━━ Excerpted text ━━
# HP wireless lan got disabled



## shaheemadrid (Jun 22, 2008)

Hi 
here i m encountered with another problem wish u guys could help me out.I use an HP dv2000 laptop and i had switched off wlan once to conserve power.But now i even cant see an option to switch it on and the only options are to switch on bluetooth and switch all devices off.It is shown that wireless lan is diabled and to enable it from windows mobility center for which there are no options to switch on.So what should i do?????????????????????????


----------



## etaf (Oct 2, 2003)

if right click on the connection, does it have enable

also on most HP laptops there is a physical switch which turns the wireless on/off

or goto device manager

on XP
start>
control panel>
system>
hardware tab>
device manager button>

network adapters
click on the + sign

you should see the WLAN rightclick and enable

On vista 
start>
control panel>
system>
device manager button, should be listed on the left hand side>
network adapters
click on the + sign

you should see the WLAN rightclick and enable


----------



## shaheemadrid (Jun 22, 2008)
━━━
━━ Available data ━━
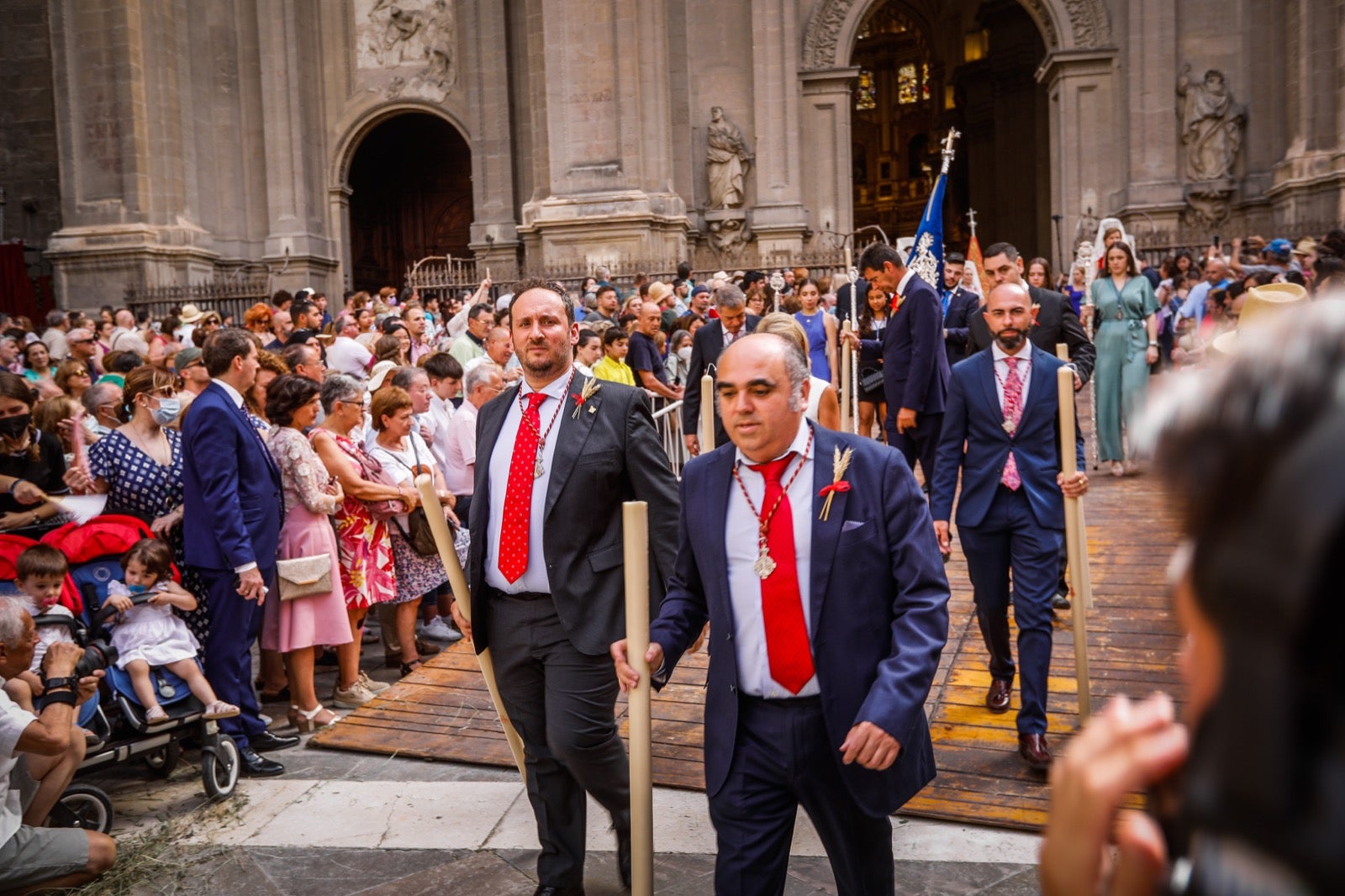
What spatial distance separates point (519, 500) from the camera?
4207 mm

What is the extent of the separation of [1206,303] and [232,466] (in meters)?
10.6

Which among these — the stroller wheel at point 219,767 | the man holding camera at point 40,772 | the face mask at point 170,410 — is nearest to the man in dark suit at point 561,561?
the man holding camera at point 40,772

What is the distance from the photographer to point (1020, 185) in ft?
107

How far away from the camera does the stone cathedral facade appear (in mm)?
━━━
━━ Available data ━━
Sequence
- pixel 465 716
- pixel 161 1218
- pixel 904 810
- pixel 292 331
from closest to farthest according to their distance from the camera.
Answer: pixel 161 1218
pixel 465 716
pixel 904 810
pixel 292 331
━━━
> Challenges:
1: In the forum thread, which laptop model does the first poster use?
2: Recast part of the entries as a Markdown table with the columns No. and Line, leaving out blank lines. Begin at the line of the entries that has "What is the distance" and stop after the line that has "How far away".
The forum thread and the entries have nothing to do with each other.

> Expected responses:
1: An HP dv2000.

2:
| No. | Line |
|---|---|
| 1 | What is the distance from the photographer to point (1020, 185) in ft? |
| 2 | 107 |
| 3 | How far away from the camera does the stone cathedral facade appear (in mm)? |